• **Problem to solve**: Among the records that follow, set down only the lines from the one containing "Example of a functional model (MDAI project)" to the one containing "AUD/JPY continues its bearish breakdown", both included, exactly.

• **Listed records**:
-- -- --

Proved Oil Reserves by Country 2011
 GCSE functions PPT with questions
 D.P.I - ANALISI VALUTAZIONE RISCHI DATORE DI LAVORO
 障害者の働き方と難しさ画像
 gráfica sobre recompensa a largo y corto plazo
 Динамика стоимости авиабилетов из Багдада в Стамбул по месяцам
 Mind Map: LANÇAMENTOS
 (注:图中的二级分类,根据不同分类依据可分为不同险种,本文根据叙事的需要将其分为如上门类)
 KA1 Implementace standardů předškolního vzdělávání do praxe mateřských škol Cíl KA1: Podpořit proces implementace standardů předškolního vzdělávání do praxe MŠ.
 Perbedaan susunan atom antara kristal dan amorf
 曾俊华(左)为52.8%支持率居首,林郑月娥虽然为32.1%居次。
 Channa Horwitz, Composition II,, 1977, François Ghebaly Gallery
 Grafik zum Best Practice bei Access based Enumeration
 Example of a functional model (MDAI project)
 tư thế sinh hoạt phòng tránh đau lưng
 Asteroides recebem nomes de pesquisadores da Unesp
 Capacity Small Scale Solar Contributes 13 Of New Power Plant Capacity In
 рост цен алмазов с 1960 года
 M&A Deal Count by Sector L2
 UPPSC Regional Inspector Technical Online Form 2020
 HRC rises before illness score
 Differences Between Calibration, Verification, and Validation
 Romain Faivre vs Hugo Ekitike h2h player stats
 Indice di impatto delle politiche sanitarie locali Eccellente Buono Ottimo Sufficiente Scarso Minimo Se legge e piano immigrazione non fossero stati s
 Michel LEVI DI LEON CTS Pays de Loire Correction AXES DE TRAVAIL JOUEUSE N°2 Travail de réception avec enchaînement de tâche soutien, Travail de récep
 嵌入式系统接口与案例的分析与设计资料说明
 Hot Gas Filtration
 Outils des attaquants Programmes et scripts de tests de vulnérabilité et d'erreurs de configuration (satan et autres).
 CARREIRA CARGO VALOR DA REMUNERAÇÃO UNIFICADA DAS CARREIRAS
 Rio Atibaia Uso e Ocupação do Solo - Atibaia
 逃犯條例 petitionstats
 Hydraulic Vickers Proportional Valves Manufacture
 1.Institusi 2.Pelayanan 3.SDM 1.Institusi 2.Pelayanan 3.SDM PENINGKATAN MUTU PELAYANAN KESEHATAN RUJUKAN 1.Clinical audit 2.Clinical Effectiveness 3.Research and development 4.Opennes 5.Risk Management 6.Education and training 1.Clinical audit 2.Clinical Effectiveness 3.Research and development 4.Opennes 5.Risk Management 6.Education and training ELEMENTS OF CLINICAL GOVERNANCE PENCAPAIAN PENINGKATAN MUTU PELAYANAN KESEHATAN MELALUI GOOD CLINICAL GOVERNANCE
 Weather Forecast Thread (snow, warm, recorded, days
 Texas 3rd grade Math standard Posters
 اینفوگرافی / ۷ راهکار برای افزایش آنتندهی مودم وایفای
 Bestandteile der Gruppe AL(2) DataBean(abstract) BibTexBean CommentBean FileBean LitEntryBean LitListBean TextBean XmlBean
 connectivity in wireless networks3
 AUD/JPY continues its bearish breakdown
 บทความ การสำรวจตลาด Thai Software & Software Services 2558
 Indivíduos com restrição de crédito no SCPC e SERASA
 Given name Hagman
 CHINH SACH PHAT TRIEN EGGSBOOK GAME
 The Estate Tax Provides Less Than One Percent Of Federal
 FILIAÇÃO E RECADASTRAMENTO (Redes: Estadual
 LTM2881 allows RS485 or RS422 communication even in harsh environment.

-- -- --

• **Answer box**:
 Example of a functional model (MDAI project)
 tư thế sinh hoạt phòng tránh đau lưng
 Asteroides recebem nomes de pesquisadores da Unesp
 Capacity Small Scale Solar Contributes 13 Of New Power Plant Capacity In
 рост цен алмазов с 1960 года
 M&A Deal Count by Sector L2
 UPPSC Regional Inspector Technical Online Form 2020
 HRC rises before illness score
 Differences Between Calibration, Verification, and Validation
 Romain Faivre vs Hugo Ekitike h2h player stats
 Indice di impatto delle politiche sanitarie locali Eccellente Buono Ottimo Sufficiente Scarso Minimo Se legge e piano immigrazione non fossero stati s
 Michel LEVI DI LEON CTS Pays de Loire Correction AXES DE TRAVAIL JOUEUSE N°2 Travail de réception avec enchaînement de tâche soutien, Travail de récep
 嵌入式系统接口与案例的分析与设计资料说明
 Hot Gas Filtration
 Outils des attaquants Programmes et scripts de tests de vulnérabilité et d'erreurs de configuration (satan et autres).
 CARREIRA CARGO VALOR DA REMUNERAÇÃO UNIFICADA DAS CARREIRAS
 Rio Atibaia Uso e Ocupação do Solo - Atibaia
 逃犯條例 petitionstats
 Hydraulic Vickers Proportional Valves Manufacture
 1.Institusi 2.Pelayanan 3.SDM 1.Institusi 2.Pelayanan 3.SDM PENINGKATAN MUTU PELAYANAN KESEHATAN RUJUKAN 1.Clinical audit 2.Clinical Effectiveness 3.Research and development 4.Opennes 5.Risk Management 6.Education and training 1.Clinical audit 2.Clinical Effectiveness 3.Research and development 4.Opennes 5.Risk Management 6.Education and training ELEMENTS OF CLINICAL GOVERNANCE PENCAPAIAN PENINGKATAN MUTU PELAYANAN KESEHATAN MELALUI GOOD CLINICAL GOVERNANCE
 Weather Forecast Thread (snow, warm, recorded, days
 Texas 3rd grade Math standard Posters
 اینفوگرافی / ۷ راهکار برای افزایش آنتندهی مودم وایفای
 Bestandteile der Gruppe AL(2) DataBean(abstract) BibTexBean CommentBean FileBean LitEntryBean LitListBean TextBean XmlBean
 connectivity in wireless networks3
 AUD/JPY continues its bearish breakdown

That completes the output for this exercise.